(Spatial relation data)
-*-

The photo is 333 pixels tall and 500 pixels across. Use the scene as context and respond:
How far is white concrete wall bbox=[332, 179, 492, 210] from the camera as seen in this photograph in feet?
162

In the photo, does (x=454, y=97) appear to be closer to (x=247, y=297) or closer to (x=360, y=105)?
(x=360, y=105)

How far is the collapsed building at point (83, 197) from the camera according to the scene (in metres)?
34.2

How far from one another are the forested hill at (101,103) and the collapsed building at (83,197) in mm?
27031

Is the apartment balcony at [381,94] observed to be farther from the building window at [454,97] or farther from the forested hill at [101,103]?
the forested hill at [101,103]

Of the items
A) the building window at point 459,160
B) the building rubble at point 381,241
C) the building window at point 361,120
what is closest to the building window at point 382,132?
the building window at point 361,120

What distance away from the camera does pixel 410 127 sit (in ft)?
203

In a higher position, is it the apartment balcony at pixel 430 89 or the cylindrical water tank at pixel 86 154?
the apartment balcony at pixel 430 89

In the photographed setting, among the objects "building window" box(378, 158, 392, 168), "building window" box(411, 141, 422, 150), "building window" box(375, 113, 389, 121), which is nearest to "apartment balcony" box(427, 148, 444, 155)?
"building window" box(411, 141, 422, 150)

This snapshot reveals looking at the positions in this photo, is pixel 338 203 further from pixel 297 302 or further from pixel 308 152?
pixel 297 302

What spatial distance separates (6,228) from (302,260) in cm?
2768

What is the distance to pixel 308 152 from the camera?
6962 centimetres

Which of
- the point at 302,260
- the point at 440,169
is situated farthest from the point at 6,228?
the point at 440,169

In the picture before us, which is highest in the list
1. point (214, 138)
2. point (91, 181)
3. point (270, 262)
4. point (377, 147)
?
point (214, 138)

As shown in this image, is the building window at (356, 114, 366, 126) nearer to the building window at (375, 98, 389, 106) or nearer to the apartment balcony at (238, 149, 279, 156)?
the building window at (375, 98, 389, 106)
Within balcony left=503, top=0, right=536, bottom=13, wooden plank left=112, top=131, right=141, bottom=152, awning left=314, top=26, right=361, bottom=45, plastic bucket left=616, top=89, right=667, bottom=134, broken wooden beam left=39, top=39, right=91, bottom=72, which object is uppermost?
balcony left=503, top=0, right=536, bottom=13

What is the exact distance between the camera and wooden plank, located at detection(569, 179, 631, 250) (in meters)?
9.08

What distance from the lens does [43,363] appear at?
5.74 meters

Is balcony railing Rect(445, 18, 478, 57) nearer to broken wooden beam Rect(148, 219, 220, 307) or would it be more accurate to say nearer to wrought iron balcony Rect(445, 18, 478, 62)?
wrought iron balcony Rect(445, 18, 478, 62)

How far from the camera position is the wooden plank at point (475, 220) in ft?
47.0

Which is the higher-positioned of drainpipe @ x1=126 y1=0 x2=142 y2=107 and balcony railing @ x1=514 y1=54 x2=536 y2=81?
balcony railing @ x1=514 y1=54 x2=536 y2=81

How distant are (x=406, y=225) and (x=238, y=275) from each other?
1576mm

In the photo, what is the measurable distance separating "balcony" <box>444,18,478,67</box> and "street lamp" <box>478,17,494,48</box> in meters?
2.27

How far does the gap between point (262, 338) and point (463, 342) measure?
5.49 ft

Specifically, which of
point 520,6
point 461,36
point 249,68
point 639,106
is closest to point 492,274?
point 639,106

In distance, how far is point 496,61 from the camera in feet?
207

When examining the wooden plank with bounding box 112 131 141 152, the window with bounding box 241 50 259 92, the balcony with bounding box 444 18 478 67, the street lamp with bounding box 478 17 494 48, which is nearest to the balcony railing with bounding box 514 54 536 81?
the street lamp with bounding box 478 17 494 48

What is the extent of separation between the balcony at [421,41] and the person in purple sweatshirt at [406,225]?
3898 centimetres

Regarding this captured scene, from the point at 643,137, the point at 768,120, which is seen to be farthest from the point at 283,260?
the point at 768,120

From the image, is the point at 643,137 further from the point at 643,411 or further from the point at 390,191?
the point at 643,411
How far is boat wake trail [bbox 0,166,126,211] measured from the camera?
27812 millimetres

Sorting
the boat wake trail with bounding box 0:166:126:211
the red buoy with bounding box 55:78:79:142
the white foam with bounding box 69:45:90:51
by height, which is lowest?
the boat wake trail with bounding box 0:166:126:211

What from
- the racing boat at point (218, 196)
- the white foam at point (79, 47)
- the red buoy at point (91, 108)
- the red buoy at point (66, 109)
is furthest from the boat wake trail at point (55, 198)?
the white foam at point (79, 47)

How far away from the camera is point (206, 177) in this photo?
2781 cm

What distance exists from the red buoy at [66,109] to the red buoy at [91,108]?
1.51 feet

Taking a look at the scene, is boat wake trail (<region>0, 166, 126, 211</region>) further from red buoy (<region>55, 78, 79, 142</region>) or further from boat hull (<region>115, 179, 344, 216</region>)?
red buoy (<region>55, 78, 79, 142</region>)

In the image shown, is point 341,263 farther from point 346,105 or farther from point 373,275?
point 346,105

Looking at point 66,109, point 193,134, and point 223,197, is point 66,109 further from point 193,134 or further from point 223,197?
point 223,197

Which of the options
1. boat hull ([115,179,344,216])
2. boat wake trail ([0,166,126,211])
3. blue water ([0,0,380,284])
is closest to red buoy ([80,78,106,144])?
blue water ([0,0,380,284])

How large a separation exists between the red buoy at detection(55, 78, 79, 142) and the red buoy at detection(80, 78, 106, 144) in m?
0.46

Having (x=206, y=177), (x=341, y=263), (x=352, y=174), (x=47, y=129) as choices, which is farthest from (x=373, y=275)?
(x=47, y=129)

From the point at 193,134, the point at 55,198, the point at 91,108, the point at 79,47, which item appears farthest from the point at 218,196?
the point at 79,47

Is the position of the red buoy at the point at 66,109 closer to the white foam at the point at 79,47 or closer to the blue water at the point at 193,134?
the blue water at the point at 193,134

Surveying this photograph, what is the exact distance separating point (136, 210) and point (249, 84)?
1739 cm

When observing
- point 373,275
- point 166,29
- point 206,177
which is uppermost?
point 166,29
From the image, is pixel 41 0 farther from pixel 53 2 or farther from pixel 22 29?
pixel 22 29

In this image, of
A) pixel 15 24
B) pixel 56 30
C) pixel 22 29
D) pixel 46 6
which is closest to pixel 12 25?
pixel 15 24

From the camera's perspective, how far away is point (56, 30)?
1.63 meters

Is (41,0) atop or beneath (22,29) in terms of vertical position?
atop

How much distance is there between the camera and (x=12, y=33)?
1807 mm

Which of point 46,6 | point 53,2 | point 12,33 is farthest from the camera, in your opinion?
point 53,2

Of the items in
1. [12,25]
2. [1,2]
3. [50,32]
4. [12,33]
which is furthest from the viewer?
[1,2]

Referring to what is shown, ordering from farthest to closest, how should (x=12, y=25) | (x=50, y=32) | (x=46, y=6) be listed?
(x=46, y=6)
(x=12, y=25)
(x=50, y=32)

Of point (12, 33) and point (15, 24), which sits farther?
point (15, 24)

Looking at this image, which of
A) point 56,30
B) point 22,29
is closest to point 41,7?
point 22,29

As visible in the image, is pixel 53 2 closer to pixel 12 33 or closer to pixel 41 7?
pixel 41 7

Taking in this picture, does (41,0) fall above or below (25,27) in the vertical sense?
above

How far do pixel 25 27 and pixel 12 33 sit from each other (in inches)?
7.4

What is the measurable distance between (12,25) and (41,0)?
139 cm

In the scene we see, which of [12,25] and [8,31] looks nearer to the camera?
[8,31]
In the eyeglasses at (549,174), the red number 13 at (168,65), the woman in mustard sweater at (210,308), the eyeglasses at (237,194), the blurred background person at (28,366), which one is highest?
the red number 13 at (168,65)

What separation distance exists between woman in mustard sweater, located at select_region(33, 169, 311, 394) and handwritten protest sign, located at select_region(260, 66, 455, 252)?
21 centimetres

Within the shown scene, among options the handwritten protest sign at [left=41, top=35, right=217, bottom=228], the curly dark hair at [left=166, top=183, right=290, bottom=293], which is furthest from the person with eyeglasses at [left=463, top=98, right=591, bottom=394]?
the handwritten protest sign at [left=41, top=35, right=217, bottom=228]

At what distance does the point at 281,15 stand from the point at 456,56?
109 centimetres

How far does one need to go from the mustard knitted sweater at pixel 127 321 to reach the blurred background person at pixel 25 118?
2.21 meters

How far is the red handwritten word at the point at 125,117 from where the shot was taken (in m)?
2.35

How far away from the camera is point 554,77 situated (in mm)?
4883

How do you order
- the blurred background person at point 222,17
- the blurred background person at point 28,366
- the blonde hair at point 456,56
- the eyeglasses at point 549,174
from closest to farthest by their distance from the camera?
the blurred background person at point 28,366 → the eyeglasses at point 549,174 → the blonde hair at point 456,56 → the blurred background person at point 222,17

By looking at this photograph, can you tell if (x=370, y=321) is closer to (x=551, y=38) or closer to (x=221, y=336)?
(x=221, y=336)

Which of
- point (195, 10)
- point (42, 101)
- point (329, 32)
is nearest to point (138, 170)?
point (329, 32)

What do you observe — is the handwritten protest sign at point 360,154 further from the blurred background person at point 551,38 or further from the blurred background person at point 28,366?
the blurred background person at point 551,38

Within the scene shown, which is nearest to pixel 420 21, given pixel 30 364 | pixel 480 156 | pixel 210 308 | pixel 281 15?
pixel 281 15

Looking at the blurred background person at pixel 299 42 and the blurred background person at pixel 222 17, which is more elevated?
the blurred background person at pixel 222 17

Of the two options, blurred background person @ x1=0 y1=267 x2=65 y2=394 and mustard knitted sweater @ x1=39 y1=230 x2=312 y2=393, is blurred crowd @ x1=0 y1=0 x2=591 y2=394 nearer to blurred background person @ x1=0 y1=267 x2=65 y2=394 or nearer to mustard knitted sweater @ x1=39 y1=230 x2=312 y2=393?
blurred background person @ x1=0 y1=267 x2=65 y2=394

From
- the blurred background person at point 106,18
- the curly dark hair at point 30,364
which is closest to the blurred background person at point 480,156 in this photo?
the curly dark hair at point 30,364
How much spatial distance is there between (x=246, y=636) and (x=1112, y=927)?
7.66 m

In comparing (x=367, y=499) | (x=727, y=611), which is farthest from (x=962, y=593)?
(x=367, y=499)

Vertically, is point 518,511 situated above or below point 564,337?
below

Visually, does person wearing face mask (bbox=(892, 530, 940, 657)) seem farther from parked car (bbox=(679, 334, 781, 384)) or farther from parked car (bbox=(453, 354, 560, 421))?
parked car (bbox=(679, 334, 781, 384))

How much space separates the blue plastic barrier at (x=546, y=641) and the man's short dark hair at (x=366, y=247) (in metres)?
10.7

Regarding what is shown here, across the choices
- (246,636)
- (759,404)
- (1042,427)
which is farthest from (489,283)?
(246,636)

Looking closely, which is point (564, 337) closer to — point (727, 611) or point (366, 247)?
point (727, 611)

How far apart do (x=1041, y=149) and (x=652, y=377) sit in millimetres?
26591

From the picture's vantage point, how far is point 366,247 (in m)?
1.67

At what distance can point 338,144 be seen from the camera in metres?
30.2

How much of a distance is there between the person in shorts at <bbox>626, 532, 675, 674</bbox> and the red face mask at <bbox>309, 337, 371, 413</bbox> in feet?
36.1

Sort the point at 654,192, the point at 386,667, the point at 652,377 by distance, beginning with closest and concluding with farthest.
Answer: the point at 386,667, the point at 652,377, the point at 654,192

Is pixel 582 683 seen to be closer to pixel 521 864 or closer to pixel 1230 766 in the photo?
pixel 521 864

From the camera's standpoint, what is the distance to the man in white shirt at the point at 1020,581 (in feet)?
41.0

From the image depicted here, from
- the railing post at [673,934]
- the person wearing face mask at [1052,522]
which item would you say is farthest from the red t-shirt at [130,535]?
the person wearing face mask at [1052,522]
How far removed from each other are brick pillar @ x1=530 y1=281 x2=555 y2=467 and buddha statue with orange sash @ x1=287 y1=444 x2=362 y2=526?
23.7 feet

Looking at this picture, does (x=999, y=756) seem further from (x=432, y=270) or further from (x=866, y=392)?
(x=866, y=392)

-*-

→ Instructions for the task
Reproduce the part of the listing that opens with the line containing "Looking at this picture, does" and runs through the end of the listing, both ends included. Keep the requests as they are and shift every coordinate in the answers by -138.

→ Expected output
Looking at this picture, does (x=999, y=756) seem further from (x=432, y=270) or further from (x=866, y=392)?
(x=728, y=254)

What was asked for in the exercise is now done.